### Given passage
Another important cornerstone of non-sampling error is measurement error. Kumar et al. (Citation2011), Khalil et al. (Citation2021), and Singh et al. (Citation2019) proposed different estimators for estimating population parameters in presence of measurement error. Azeem (Citation2014), Kumar et al. (Citation2015), Kumar et al. (Citation2018), Kumar (Citation2016), Singh and Sharma (Citation2015), Audu et al. (Citation2020), Singh and Vishwakarma (Citation2019), Kumar and Chowdhary (Citation2021), studied the problem of mean estimation in the presence of non-response and measurement error simultaneously.

Further, Khalil et al. (Citation2018) pioneered the estimation procedure for a sensitive variable in the presence of measurement error by using optional and non-optional RRT models.

### Given material

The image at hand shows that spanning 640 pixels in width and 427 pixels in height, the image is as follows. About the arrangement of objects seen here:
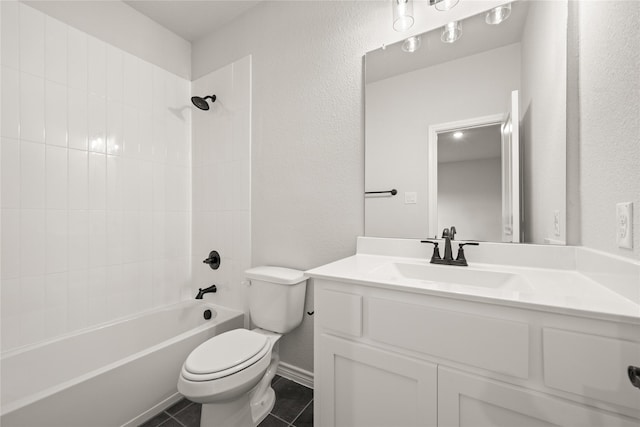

### Exercise directions
Can you copy the passage on measurement error again, starting with "Another important cornerstone" and going on through "measurement error simultaneously.", with every "measurement error" renamed "observational error"?

### Written answer
Another important cornerstone of non-sampling error is observational error. Kumar et al. (Citation2011), Khalil et al. (Citation2021), and Singh et al. (Citation2019) proposed different estimators for estimating population parameters in presence of observational error. Azeem (Citation2014), Kumar et al. (Citation2015), Kumar et al. (Citation2018), Kumar (Citation2016), Singh and Sharma (Citation2015), Audu et al. (Citation2020), Singh and Vishwakarma (Citation2019), Kumar and Chowdhary (Citation2021), studied the problem of mean estimation in the presence of non-response and observational error simultaneously.